Now tell me, from the beginning of a job to the end, for someone who has no idea how a construction company works.  Tell me about bidding a job, how you find the job to bid.

First of all, you either hear by word of mouth that somebody wants to have something built or they come to you and say, look, I understand you’re a contractor, we’re going to build this bank, would you like to bid on it.  Or they tell their architects to go out and get five bidders.  So their architects come to us and say, would you like to bid this job.  We say, yes, or we’re too busy, we can’t bid it or whatever.  Most of the time you say yes.  Then they say O.  K.  We will give you a set of plans, or as many sets of plans as you want and specifications and  most people get anywhere from two to three sets because they’ll distribute them to sub-contractors.  Now they have locations where the subcontractors can go and take it off.  They even go to the architects office.  They have a place and various other general contractors have places so it’s not you alone that are using them.  So then we get the plans and we start taking off the quantities.   How much concrete, how much roofing, how much electrical, and so forth and those are subcontracted.  They take them off the same as we do and they give us their sub-bids.  We bid, generally, the excavation, that is the smaller excavation, not the big heavier excavation, the concrete work and the carpenter work and the finish work.  That’s the work that we basically do.  Then we supervise or put together the package of the subcontractors, the electrical, the plumbing, the heating, the air-conditioning as so forth.  We’re responsible for that because we take the overall contract.  We say that we will do that for this much of money on this set of plans and these specifications.

Included in that bid is what the subcontractors have told you.

That’s right.  So, it’s our responsibility to tie them down to their package.  We’re responsible for the overall package.  The owners, as a rule, do not care about the subcontractors.   They want to know who they are and all that, but basically, it’s your responsibility and when you bond a job, you say, I will bond for the whole job and you are responsible and the bonding company is responsible to the owner.   They set a date for the bid and we all come into one point.  Generally, it’s the owner’s office or at the architect’s office and submit your bid.  Closing time is two o’clock in the afternoon.  They sit there and open the bids and say, you’re the low bidder or you’re not the low bidder.

Are all the contractors sitting there as the bids are opened?

That’s the normal way that they do it.

So, you know immediately whether or not it’s your job.

Well, you know if you’re the low bidder.  As a rule, used to be it was your job.  Now, a little bit of shenanigans  [may be] going on, but basically you know it’s your job and that it’s yours to do.  They have changed it somewhere, like in the hotels, they don’t have a full set of plans and specifications anymore.  They have ideas, so to speak.  We’re going to build this big of a building and we want you to get an architect or we will have an architect for certain things, but you will have a certain architect and we want you to tell us how much it’s going to cost and how long it’s going to take to build, and so forth.

Does it mean that you now have a designer working for you as well?

Yes, well, you sub it out.  You go get one of these planning groups or architectual groups and they work together and you do the whole thing.  You give them your ideas.  Just like if you came in and wanted a house.  You’d say, well, I want three bedrooms and I want a bathroom for each one of the bedrooms or I only need two bathrooms, one will share a bath, and stuff like that and you design the house.  Whereas, normally you would go to an architect and get your plans drawn up for you the way you wanted them.  You’d say, no, that’s not big enough, or how big is this room, well, it’s this big, it’s as big as this room right here, well, that’s big enough or it’s not big enough, make it bigger.

Rows from a spatial reasoning dataset
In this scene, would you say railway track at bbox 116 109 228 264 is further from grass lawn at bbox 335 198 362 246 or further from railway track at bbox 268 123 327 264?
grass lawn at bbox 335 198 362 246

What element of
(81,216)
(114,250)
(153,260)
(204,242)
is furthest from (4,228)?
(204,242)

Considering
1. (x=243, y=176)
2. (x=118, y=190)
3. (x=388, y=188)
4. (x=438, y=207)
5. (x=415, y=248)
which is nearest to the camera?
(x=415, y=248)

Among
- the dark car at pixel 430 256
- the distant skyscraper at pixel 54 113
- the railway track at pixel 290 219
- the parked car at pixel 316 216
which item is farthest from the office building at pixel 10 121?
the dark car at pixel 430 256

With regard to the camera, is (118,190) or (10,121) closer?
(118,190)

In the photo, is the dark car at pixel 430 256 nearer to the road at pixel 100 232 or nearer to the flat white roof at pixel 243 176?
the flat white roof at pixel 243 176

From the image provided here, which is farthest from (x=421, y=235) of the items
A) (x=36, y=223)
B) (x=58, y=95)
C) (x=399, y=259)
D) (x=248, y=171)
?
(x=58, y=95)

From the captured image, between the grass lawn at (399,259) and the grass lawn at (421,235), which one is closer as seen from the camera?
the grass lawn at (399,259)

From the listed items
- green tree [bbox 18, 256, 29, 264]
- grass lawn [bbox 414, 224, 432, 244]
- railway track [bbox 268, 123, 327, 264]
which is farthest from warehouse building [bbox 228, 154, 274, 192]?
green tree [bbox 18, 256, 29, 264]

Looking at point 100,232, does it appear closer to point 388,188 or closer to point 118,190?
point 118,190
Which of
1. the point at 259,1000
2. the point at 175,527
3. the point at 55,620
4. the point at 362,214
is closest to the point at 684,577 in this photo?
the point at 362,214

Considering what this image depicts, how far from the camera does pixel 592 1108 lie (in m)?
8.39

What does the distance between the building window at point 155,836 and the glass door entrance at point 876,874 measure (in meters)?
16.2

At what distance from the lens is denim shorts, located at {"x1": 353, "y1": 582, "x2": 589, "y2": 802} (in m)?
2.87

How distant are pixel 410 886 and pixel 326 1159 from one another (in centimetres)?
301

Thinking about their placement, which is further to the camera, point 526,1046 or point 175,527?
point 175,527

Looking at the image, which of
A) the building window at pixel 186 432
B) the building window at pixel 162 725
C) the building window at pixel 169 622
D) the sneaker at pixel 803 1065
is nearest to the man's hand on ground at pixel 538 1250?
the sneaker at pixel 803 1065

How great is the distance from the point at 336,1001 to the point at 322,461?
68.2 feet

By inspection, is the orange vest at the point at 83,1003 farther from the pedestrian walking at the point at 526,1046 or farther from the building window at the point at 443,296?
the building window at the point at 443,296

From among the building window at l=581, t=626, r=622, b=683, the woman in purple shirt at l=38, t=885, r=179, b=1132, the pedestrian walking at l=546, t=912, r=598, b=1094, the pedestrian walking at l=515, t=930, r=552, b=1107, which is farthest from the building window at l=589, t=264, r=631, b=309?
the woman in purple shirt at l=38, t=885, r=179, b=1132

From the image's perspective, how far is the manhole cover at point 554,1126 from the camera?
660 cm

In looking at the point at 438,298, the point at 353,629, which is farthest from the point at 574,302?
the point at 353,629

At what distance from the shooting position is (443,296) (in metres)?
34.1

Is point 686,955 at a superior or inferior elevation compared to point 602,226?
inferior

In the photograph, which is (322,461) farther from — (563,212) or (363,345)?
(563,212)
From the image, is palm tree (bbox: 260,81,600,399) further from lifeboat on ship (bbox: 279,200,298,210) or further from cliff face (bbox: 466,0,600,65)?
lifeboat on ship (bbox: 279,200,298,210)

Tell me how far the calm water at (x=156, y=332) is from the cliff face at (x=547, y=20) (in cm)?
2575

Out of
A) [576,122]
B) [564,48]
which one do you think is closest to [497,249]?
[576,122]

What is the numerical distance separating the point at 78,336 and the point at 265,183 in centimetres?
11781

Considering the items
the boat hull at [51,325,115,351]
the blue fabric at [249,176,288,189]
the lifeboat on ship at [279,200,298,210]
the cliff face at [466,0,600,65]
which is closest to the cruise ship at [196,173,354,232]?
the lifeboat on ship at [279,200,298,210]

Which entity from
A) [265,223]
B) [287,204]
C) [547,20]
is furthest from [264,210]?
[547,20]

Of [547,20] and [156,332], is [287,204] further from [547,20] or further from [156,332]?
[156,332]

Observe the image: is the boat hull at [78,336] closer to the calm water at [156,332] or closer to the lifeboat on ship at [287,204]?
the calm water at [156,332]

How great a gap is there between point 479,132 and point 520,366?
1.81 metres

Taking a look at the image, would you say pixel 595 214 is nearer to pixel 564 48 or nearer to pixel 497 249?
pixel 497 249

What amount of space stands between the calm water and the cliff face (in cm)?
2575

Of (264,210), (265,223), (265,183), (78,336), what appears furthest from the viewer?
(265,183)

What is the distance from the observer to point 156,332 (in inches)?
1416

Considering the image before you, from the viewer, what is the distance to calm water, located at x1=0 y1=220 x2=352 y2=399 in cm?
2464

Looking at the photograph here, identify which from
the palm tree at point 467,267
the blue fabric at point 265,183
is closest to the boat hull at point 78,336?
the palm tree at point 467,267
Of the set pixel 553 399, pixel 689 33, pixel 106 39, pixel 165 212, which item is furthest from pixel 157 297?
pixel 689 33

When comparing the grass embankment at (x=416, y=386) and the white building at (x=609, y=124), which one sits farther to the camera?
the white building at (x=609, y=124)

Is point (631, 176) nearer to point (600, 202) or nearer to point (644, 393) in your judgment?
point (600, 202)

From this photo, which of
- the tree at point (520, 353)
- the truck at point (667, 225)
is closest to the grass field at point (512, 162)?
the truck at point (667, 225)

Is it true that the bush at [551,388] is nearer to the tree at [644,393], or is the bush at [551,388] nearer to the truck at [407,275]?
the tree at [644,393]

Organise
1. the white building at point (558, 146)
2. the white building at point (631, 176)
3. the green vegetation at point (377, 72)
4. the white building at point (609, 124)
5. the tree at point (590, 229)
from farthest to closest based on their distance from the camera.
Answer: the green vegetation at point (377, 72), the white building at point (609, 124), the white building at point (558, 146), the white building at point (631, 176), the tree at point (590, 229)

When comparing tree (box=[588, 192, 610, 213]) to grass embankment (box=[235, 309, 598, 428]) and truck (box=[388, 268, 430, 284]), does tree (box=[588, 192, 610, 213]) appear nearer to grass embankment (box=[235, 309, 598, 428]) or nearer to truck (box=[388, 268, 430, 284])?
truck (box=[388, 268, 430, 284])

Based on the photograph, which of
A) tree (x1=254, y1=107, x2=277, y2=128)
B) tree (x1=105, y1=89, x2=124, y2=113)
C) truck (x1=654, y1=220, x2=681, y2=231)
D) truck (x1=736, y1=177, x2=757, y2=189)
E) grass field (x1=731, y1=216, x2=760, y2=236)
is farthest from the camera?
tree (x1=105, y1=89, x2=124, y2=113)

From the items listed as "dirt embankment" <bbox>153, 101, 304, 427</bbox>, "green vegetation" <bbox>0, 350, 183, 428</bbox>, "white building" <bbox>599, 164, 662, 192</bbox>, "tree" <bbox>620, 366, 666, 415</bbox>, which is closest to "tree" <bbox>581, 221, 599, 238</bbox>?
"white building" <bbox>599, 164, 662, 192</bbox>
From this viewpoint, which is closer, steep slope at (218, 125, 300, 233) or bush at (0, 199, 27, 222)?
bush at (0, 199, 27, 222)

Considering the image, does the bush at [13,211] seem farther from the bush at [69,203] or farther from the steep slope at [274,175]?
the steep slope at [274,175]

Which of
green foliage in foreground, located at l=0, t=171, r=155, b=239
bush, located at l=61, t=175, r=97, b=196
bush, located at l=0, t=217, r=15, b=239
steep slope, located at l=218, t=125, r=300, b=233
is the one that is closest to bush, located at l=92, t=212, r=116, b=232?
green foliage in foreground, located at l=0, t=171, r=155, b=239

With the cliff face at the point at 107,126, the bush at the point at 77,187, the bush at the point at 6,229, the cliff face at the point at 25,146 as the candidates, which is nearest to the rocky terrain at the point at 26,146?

YOUR OBJECTIVE.
According to the interview on bidding construction jobs, at what time do bids close?

WORKED SOLUTION.
Two o'clock in the afternoon.